Der telematische Raum

Telekommunikationstechnologie hat sich so rasant entwickelt, weil und
insoferne sie zusammen mit Transporttechnologien das wichtigste Mittel
dieses globalen Zugriffs betriebswirtschaftlicher Verwertungslogik auf
Ressourcen wie Rohstoffe und Arbeitskraft bilden (Einmal abgesehen davon,
daß der Krieg, der die geordneten Verhältnisse herstellt, auch in
technologischer Hinsicht der Vater aller Dinge ist).  Sie hat
wirtschaftliche Zentralräume gestärkt und die Hoffnung auf einen Ausgleich
wirtschaftlicher und sozialer Gefälle zunächst bitter enttäuscht:

"Im globalen Dorf des Marshall McLuhan wird die Peri-pherie nach
derzeitigem Stand der Dinge bestenfalls eine untergeord-nete Rolle spielen
und das Dorf in erster Linie nur als Metapher für die telematische
Verbindung öko-nomischer (städtischer) Zentralräume vorkommen.
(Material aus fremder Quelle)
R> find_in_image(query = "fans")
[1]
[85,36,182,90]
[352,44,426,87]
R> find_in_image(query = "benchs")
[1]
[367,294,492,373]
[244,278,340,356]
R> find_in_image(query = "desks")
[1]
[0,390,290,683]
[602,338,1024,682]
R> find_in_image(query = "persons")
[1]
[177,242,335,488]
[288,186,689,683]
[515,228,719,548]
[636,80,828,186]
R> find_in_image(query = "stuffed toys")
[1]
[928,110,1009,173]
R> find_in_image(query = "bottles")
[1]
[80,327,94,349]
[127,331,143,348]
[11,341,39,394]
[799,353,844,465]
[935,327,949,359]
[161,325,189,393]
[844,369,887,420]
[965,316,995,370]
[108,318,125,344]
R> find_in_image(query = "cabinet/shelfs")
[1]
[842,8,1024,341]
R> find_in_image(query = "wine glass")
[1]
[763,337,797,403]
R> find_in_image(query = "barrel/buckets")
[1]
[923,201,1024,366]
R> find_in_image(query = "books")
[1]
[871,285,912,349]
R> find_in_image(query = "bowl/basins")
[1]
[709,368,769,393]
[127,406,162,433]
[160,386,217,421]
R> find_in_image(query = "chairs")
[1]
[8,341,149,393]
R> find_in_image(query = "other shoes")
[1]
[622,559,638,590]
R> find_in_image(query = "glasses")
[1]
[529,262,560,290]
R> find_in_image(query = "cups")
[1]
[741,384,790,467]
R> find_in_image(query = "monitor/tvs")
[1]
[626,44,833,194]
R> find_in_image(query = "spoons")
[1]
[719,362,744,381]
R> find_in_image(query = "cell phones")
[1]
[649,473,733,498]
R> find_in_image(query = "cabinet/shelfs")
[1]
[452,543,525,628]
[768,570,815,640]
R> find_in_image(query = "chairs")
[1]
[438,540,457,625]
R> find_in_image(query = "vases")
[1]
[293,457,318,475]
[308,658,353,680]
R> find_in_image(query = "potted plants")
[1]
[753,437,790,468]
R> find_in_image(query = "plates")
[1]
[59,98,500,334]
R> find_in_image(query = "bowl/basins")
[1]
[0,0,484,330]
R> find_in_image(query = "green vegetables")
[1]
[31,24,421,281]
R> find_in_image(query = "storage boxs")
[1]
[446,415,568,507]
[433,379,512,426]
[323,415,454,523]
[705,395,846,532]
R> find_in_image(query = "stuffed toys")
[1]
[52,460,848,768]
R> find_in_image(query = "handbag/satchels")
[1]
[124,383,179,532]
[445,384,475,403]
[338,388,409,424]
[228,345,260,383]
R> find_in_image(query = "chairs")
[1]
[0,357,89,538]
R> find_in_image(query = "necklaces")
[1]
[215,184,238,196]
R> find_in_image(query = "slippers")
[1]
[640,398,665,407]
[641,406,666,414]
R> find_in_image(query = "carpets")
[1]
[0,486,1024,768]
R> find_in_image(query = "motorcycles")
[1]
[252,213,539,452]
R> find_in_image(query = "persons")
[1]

Diese
verfügen nicht nur über große Unternehmen mit Struk-turen, die neue
Kommunikationstechnik effizient ein-set-zen können, sondern auch über
Produktionska-pazitäten, die für die Nutzung telematisch erschlossener
Markt-po-tentiale erforderlich sind. Mögliche Konsequenz: Große Be-triebe
in Ballungsräumen erhöhen ihre Markt-an-teile auf Kosten von Klein-und
Mittelbetrieben ländlicher Regionen." 

Nicht zu übersehen ist freilich, daß mit dieser Entwicklung eine
Enträumlichung in den Metropolen selbst verbunden ist: Unternehmen trennen
sich in funktionelle Segmente, die durch Datenkommunikation verknüpft
sind. Front Offices zur innerstädtischen Repräsentation und zum
Kundenkontakt, Back Offices in die billigere Suburbia mit hohem
Arbeitskräftepotential, Produktion aufs flache Land, versorgt mit
burgenländischen Pendlerbussen - wenn nicht überhaupt Auslagerung in
Billiglohngebiete. Die Segmentierung der betrieblichen Produktion ist die
größte stoffliche Umwälzung seit dem Fabriksystem, und sie wäre undenkbar
ohne die Aufblähung des Straßenverkehrs zuungunsten der Schiene - und ohne
Telekommunikation als Vermittler zwischen den Einzelsegmenten.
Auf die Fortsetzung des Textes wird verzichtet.